Define your entire agent team in a single YAML file. The Composer parses the spec and builds a live agent tree - no Python wiring needed.
pip install orxhestra[composer]
Quick Start
defaults:
model:
provider: anthropic
name: claude-opus-4-7
agents:
assistant:
type: llm
instructions: You are a helpful assistant.
main_agent: assistant
from orxhestra.composer import Composer
agent = Composer.from_yaml("orx.yaml")
async for event in agent.astream("Hello!"):
if event.is_final_response():
print(event.text)
Drops you into the interactive REPL with your YAML agent as the root. orx orx.yaml --serve -p 9000
Exposes the agent tree as an A2A v1.0 JSON-RPC endpoint on :9000.
Architecture
The Composer is built around three modular registries under builders/:
composer/
├── __init__.py # Public API: Composer, register_*
├── composer.py # Orchestrates YAML → agent tree
├── errors.py # ComposerError, CircularReferenceError
├── schema.py # Pydantic models for YAML validation
└── builders/
├── agents/ # Agent builder registry
│ ├── __init__.py # register(), get(), Helpers, BuildFn protocol
│ ├── _common.py # Shared LLM + composite builder logic
│ ├── llm.py # LlmAgent builder
│ ├── react.py # ReActAgent builder
│ ├── sequential.py # SequentialAgent builder (via build_composite)
│ ├── parallel.py # ParallelAgent builder (via build_composite)
│ ├── loop.py # LoopAgent builder (via build_composite)

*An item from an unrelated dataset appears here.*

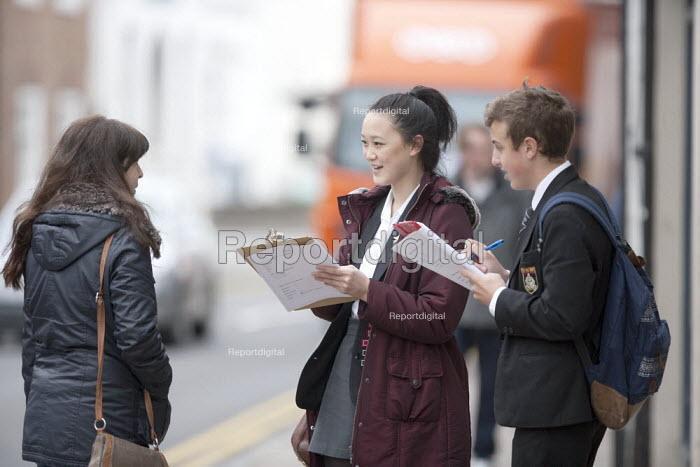 Pupils doing GCSE Geography Fieldwork on the High Street, Stratford-upon-Avon, Warwickshire - John Harris - 2013-04-29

│ └── a2a.py # A2AAgent builder
├── models/ # Model provider registry
│ └── __init__.py # register(), create()
└── tools/ # Tool-type registry + built-in tools
└── __init__.py # register_builtin(), register_tool_resolver(), resolve_*()

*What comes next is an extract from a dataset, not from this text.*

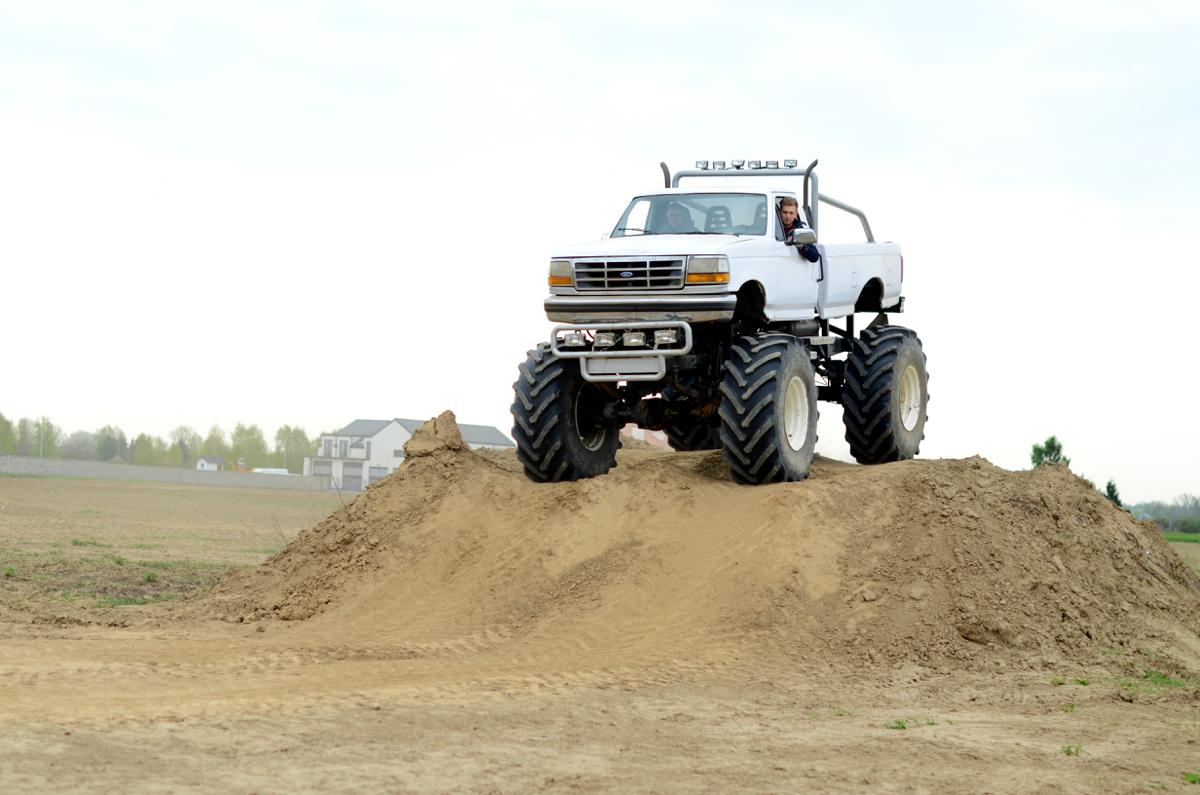 wyjatkowy prezent dla faceta monster truck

Each registry is independently extensible — register a custom agent type, model provider, built-in tool, or whole new tool type without touching any other code.
YAML Schema
defaults
Global settings inherited by all agents.
defaults:
model:
provider: anthropic # openai | anthropic | google | dotted.import.path
name: claude-opus-4-7
temperature: 0.7 # optional
max_iterations: 10
models
Named model configurations. Agents reference them by name instead of repeating inline config.
models:
fast:
provider: openai
name: gpt-5.4-mini
temperature: 0.0
smart:
provider: anthropic
name: claude-opus-4-7
max_tokens: 8192
api_key: "sk-ant-..."
local:
provider: "myapp.models.OllamaChat" # dotted import path
name: llama3
base_url: "http://localhost:11434"
Any key beyond provider, name, and temperature is forwarded directly to the LangChain model constructor (e.g. max_tokens, api_key, base_url, timeout, etc.).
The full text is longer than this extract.